# [Task prompt]
The material below should be written out in full and exactly; pictures stay out of the copy.

# [Spatial reasoning question data]
────────────────────

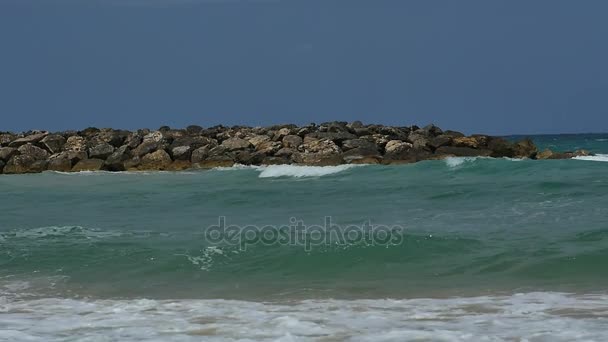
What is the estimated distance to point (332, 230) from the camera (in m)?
11.4

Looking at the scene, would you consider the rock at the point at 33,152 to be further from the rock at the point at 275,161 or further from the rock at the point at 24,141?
the rock at the point at 275,161

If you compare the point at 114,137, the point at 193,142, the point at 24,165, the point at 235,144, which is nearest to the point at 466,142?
the point at 235,144

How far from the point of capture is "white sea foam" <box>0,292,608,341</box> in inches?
210

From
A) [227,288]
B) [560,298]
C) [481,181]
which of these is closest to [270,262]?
[227,288]

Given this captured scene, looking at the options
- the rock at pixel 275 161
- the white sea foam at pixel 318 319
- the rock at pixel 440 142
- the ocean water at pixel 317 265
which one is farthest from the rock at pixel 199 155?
the white sea foam at pixel 318 319

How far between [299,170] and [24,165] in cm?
1146

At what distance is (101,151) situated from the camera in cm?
2977

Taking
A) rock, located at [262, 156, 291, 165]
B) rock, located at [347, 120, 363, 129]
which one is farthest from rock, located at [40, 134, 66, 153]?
rock, located at [347, 120, 363, 129]

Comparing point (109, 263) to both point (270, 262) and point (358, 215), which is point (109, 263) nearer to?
point (270, 262)

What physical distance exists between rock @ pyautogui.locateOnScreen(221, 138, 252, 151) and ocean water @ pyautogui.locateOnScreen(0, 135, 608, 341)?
11319mm

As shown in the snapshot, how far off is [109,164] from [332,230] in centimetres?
1889

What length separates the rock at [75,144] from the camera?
31109 millimetres

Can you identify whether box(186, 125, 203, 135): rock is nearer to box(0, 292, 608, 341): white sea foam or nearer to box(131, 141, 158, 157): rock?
box(131, 141, 158, 157): rock

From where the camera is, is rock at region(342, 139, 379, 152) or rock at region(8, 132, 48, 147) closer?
rock at region(342, 139, 379, 152)
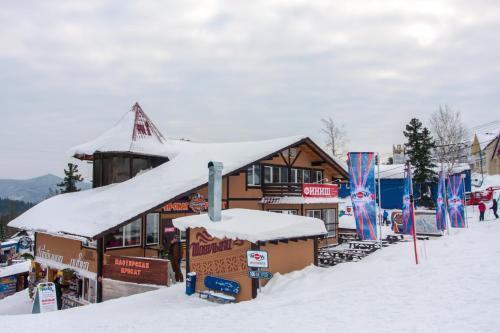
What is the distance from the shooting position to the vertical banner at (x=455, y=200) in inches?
853

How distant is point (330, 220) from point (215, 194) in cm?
1354

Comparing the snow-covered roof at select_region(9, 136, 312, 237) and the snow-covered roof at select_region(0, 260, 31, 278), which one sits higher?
the snow-covered roof at select_region(9, 136, 312, 237)

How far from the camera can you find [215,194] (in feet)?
48.0

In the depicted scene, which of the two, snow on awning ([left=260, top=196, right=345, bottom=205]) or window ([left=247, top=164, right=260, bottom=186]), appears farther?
window ([left=247, top=164, right=260, bottom=186])

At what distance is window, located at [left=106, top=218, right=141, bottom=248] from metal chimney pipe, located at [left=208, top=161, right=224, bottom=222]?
19.3ft

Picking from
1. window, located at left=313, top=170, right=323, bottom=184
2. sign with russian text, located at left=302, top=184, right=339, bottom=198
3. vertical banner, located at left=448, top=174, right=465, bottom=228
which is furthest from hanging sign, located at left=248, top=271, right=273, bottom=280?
window, located at left=313, top=170, right=323, bottom=184

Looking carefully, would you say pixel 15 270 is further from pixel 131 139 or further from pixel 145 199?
pixel 145 199

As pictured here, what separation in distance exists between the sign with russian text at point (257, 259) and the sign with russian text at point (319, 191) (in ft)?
34.2

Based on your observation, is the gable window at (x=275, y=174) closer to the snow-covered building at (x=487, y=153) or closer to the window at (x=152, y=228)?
the window at (x=152, y=228)

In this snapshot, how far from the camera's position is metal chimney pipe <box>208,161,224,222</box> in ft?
47.6

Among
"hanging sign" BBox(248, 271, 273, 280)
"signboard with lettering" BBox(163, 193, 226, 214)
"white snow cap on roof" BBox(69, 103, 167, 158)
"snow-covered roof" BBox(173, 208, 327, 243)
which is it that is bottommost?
"hanging sign" BBox(248, 271, 273, 280)

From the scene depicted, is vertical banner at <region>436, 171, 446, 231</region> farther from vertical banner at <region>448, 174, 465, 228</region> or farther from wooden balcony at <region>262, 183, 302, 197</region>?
wooden balcony at <region>262, 183, 302, 197</region>

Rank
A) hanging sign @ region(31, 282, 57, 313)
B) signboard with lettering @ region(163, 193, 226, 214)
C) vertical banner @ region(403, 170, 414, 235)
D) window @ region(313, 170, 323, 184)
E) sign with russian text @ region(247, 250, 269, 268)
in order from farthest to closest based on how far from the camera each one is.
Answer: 1. window @ region(313, 170, 323, 184)
2. signboard with lettering @ region(163, 193, 226, 214)
3. vertical banner @ region(403, 170, 414, 235)
4. hanging sign @ region(31, 282, 57, 313)
5. sign with russian text @ region(247, 250, 269, 268)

────────────────────

# [Solution to this exercise]
What is the estimated distance to point (332, 230) from the camera (in m)?
11.4

Looking at the scene, would you consider the rock at the point at 33,152 to be further from the rock at the point at 275,161 or further from the rock at the point at 24,141?
the rock at the point at 275,161

If you compare the point at 114,137, the point at 193,142, the point at 24,165, the point at 235,144, which is nearest to the point at 466,142?
the point at 235,144

How far from the point of capture is "white sea foam" <box>0,292,608,341</box> in inches?
210

From
A) [227,288]
B) [560,298]
C) [481,181]
which of these is closest to [270,262]?
[227,288]

Given this captured scene, looking at the options
- the rock at pixel 275 161
- the white sea foam at pixel 318 319
- the rock at pixel 440 142
- the ocean water at pixel 317 265
which one is farthest from the rock at pixel 199 155?
the white sea foam at pixel 318 319

How far between [299,170] and [24,165] in cm?
1146

At what distance is (101,151) situated from the camera in cm?
2977

Taking
A) rock, located at [262, 156, 291, 165]
B) rock, located at [347, 120, 363, 129]
which one is farthest from rock, located at [40, 134, 66, 153]?
rock, located at [347, 120, 363, 129]

Comparing point (109, 263) to both point (270, 262) and point (358, 215), which is point (109, 263) nearer to?
point (270, 262)

What physical distance exists between rock @ pyautogui.locateOnScreen(221, 138, 252, 151) and ocean water @ pyautogui.locateOnScreen(0, 135, 608, 341)?
11319mm

As shown in the snapshot, how far off is [109,164] from [332,230] in centimetres?
1889

What length separates the rock at [75,144] from the camera?
31109 millimetres

Can you identify whether box(186, 125, 203, 135): rock is nearer to box(0, 292, 608, 341): white sea foam or nearer to box(131, 141, 158, 157): rock?
box(131, 141, 158, 157): rock

From where the camera is, is rock at region(342, 139, 379, 152) or rock at region(8, 132, 48, 147) closer?
rock at region(342, 139, 379, 152)
What is the distance from the shooting position to the vertical banner at (x=455, y=200) in inches?
853

How distant is point (330, 220) from point (215, 194) in cm?
1354

Comparing the snow-covered roof at select_region(9, 136, 312, 237) and the snow-covered roof at select_region(0, 260, 31, 278), which one sits higher?
the snow-covered roof at select_region(9, 136, 312, 237)

How far from the camera can you find [215,194] (in feet)?
48.0

In the depicted scene, which of the two, snow on awning ([left=260, top=196, right=345, bottom=205]) or window ([left=247, top=164, right=260, bottom=186]), appears farther?
window ([left=247, top=164, right=260, bottom=186])

At what distance is window, located at [left=106, top=218, right=141, bottom=248] from metal chimney pipe, located at [left=208, top=161, right=224, bottom=222]?
19.3ft

Picking from
1. window, located at left=313, top=170, right=323, bottom=184
2. sign with russian text, located at left=302, top=184, right=339, bottom=198
3. vertical banner, located at left=448, top=174, right=465, bottom=228
which is furthest from hanging sign, located at left=248, top=271, right=273, bottom=280?
window, located at left=313, top=170, right=323, bottom=184

Looking carefully, would you say pixel 15 270 is further from pixel 131 139 or further from pixel 145 199?
pixel 145 199

As pictured here, what separation in distance exists between the sign with russian text at point (257, 259) and the sign with russian text at point (319, 191) (in ft)?
34.2

Based on your observation, is the gable window at (x=275, y=174) closer to the snow-covered building at (x=487, y=153) or closer to the window at (x=152, y=228)?
the window at (x=152, y=228)

In this snapshot, how far from the camera's position is metal chimney pipe <box>208,161,224,222</box> in ft?
47.6

Among
"hanging sign" BBox(248, 271, 273, 280)
"signboard with lettering" BBox(163, 193, 226, 214)
"white snow cap on roof" BBox(69, 103, 167, 158)
"snow-covered roof" BBox(173, 208, 327, 243)
which is it that is bottommost?
"hanging sign" BBox(248, 271, 273, 280)

From the scene depicted, is vertical banner at <region>436, 171, 446, 231</region> farther from vertical banner at <region>448, 174, 465, 228</region> or farther from wooden balcony at <region>262, 183, 302, 197</region>?
wooden balcony at <region>262, 183, 302, 197</region>

Rank
A) hanging sign @ region(31, 282, 57, 313)
B) signboard with lettering @ region(163, 193, 226, 214)
C) vertical banner @ region(403, 170, 414, 235)
D) window @ region(313, 170, 323, 184)
E) sign with russian text @ region(247, 250, 269, 268)
in order from farthest to closest based on how far from the camera each one is.
Answer: 1. window @ region(313, 170, 323, 184)
2. signboard with lettering @ region(163, 193, 226, 214)
3. vertical banner @ region(403, 170, 414, 235)
4. hanging sign @ region(31, 282, 57, 313)
5. sign with russian text @ region(247, 250, 269, 268)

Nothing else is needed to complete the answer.